_EXTRACTED TEXT:_
§
Thursday, July 24, 2008

Small new beginnings

There are frequent powercuts these days. We three sit in front of the Tv late at night, expecting the latest installement of 'Mata ki chowki', and plunk goes the power. We peer at one another for sometime, a bit bewildered, too lazy to get up and
light a candle until tejas begins to get uneasy and starts questioning. The fan's stopped and it's getting warmer. Light the candle, sing a lullaby and pat tejas to sleep. Pull out a book and try to read in the waning candle light. Close it and walk out. Every other area surrounding ours is bright with glittering lights; our colony is an oasis of darkness. Stand under the million sparkles up there. Shut all mental noise and look at the silence. Be still.

I leave home early, thinking I'll avoid the traffic jams but no, there are at least three clogs before I reach office. And with 300 two wheelers being added to the roads of bangalore everyday, one wonders where this will lead to? The pollution, dust, hustle are overwhelming at times and I'm sure this must be the case across many more cities elsewhere. Suddenly you have a sinking feeling that you're driving fast down doom's lane, that an inevitable crash is staring in your face. Yet we continue our daily lives as if this technoutopia will continue ad infinitum. My next ambition is to possess an iphone, a laptop and a royal enfield motorbike. This amidst my noble desire to cut down on my wants, to simplify, to learn new skills of sustainability and,community building. The conflict is obvious; between the old world and the coming new age, a world of material wants and isolation and a new world of inner growth and community. Of hoarding excessive baggage and living lightly.

A new house is getting constructed in our layout and the watchman has built a small room next to the park and moved in with his family. The husband and wife work hard all day long, eat their food early in the evening and are deep asleep while the rest of the layout is busy watching teleserials. There are four small kids, who play all day in the sun, sand and rains. Once this house gets constructed, this small family will shift elsewhere and take roots--for sometime. And then move again. Their possessions are light, their worries & joys are immediate and it appears as though they're living day to day, moment to moment.
§
_DATA SECTION:_
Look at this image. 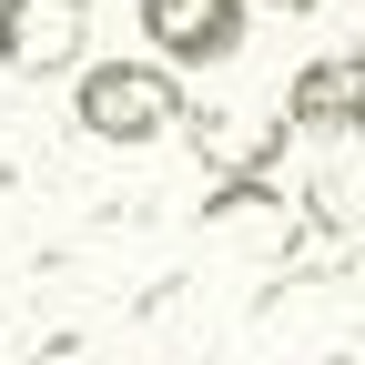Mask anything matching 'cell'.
Returning <instances> with one entry per match:
<instances>
[{"label":"cell","mask_w":365,"mask_h":365,"mask_svg":"<svg viewBox=\"0 0 365 365\" xmlns=\"http://www.w3.org/2000/svg\"><path fill=\"white\" fill-rule=\"evenodd\" d=\"M71 122H81V143H102V153H143V143H163V132L193 122V102H182V81L153 51H132V61L112 51V61H81Z\"/></svg>","instance_id":"1"},{"label":"cell","mask_w":365,"mask_h":365,"mask_svg":"<svg viewBox=\"0 0 365 365\" xmlns=\"http://www.w3.org/2000/svg\"><path fill=\"white\" fill-rule=\"evenodd\" d=\"M264 11H314V0H264Z\"/></svg>","instance_id":"6"},{"label":"cell","mask_w":365,"mask_h":365,"mask_svg":"<svg viewBox=\"0 0 365 365\" xmlns=\"http://www.w3.org/2000/svg\"><path fill=\"white\" fill-rule=\"evenodd\" d=\"M182 143H193V163L213 182H274V163H284V112H234V102H213L182 122Z\"/></svg>","instance_id":"5"},{"label":"cell","mask_w":365,"mask_h":365,"mask_svg":"<svg viewBox=\"0 0 365 365\" xmlns=\"http://www.w3.org/2000/svg\"><path fill=\"white\" fill-rule=\"evenodd\" d=\"M274 112L304 143H365V51H304Z\"/></svg>","instance_id":"3"},{"label":"cell","mask_w":365,"mask_h":365,"mask_svg":"<svg viewBox=\"0 0 365 365\" xmlns=\"http://www.w3.org/2000/svg\"><path fill=\"white\" fill-rule=\"evenodd\" d=\"M132 21H143L153 61L182 81V71H223V61L244 51V21H254V0H132Z\"/></svg>","instance_id":"2"},{"label":"cell","mask_w":365,"mask_h":365,"mask_svg":"<svg viewBox=\"0 0 365 365\" xmlns=\"http://www.w3.org/2000/svg\"><path fill=\"white\" fill-rule=\"evenodd\" d=\"M81 41H91V0H0V71L11 81H81Z\"/></svg>","instance_id":"4"}]
</instances>
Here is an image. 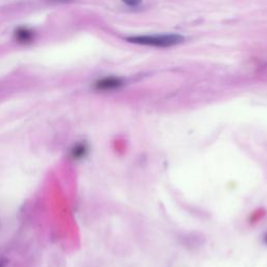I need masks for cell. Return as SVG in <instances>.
I'll return each instance as SVG.
<instances>
[{
    "mask_svg": "<svg viewBox=\"0 0 267 267\" xmlns=\"http://www.w3.org/2000/svg\"><path fill=\"white\" fill-rule=\"evenodd\" d=\"M126 40L134 44L148 45L156 47H170L178 45L184 41V37L178 34H162L149 36H135L126 38Z\"/></svg>",
    "mask_w": 267,
    "mask_h": 267,
    "instance_id": "1",
    "label": "cell"
},
{
    "mask_svg": "<svg viewBox=\"0 0 267 267\" xmlns=\"http://www.w3.org/2000/svg\"><path fill=\"white\" fill-rule=\"evenodd\" d=\"M122 1L124 3H126L127 5H131V6H137L140 4L142 2V0H122Z\"/></svg>",
    "mask_w": 267,
    "mask_h": 267,
    "instance_id": "5",
    "label": "cell"
},
{
    "mask_svg": "<svg viewBox=\"0 0 267 267\" xmlns=\"http://www.w3.org/2000/svg\"><path fill=\"white\" fill-rule=\"evenodd\" d=\"M266 241H267V236H266Z\"/></svg>",
    "mask_w": 267,
    "mask_h": 267,
    "instance_id": "7",
    "label": "cell"
},
{
    "mask_svg": "<svg viewBox=\"0 0 267 267\" xmlns=\"http://www.w3.org/2000/svg\"><path fill=\"white\" fill-rule=\"evenodd\" d=\"M33 33L27 28H19L16 31V38L21 43H28L31 40H33Z\"/></svg>",
    "mask_w": 267,
    "mask_h": 267,
    "instance_id": "4",
    "label": "cell"
},
{
    "mask_svg": "<svg viewBox=\"0 0 267 267\" xmlns=\"http://www.w3.org/2000/svg\"><path fill=\"white\" fill-rule=\"evenodd\" d=\"M88 152H89L88 145L85 142H79L72 146V148L70 149L69 156L71 159L78 161V160H82L86 157L88 155Z\"/></svg>",
    "mask_w": 267,
    "mask_h": 267,
    "instance_id": "3",
    "label": "cell"
},
{
    "mask_svg": "<svg viewBox=\"0 0 267 267\" xmlns=\"http://www.w3.org/2000/svg\"><path fill=\"white\" fill-rule=\"evenodd\" d=\"M56 1H69V0H56Z\"/></svg>",
    "mask_w": 267,
    "mask_h": 267,
    "instance_id": "6",
    "label": "cell"
},
{
    "mask_svg": "<svg viewBox=\"0 0 267 267\" xmlns=\"http://www.w3.org/2000/svg\"><path fill=\"white\" fill-rule=\"evenodd\" d=\"M122 86V81L117 78H106L96 83L95 88L101 91L115 90Z\"/></svg>",
    "mask_w": 267,
    "mask_h": 267,
    "instance_id": "2",
    "label": "cell"
}]
</instances>
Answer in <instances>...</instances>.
§
_REQUIRED TASKS:_
1. Quote the blog post from "There are frequent" up to and including "silence. Be still.".
2. In the blog post, how many small kids does the watchman's family have?

_COMPLETE ANSWERS:_
1.
There are frequent powercuts these days. We three sit in front of the Tv late at night, expecting the latest installement of 'Mata ki chowki', and plunk goes the power. We peer at one another for sometime, a bit bewildered, too lazy to get up and
light a candle until tejas begins to get uneasy and starts questioning. The fan's stopped and it's getting warmer. Light the candle, sing a lullaby and pat tejas to sleep. Pull out a book and try to read in the waning candle light. Close it and walk out. Every other area surrounding ours is bright with glittering lights; our colony is an oasis of darkness. Stand under the million sparkles up there. Shut all mental noise and look at the silence. Be still.

2. Four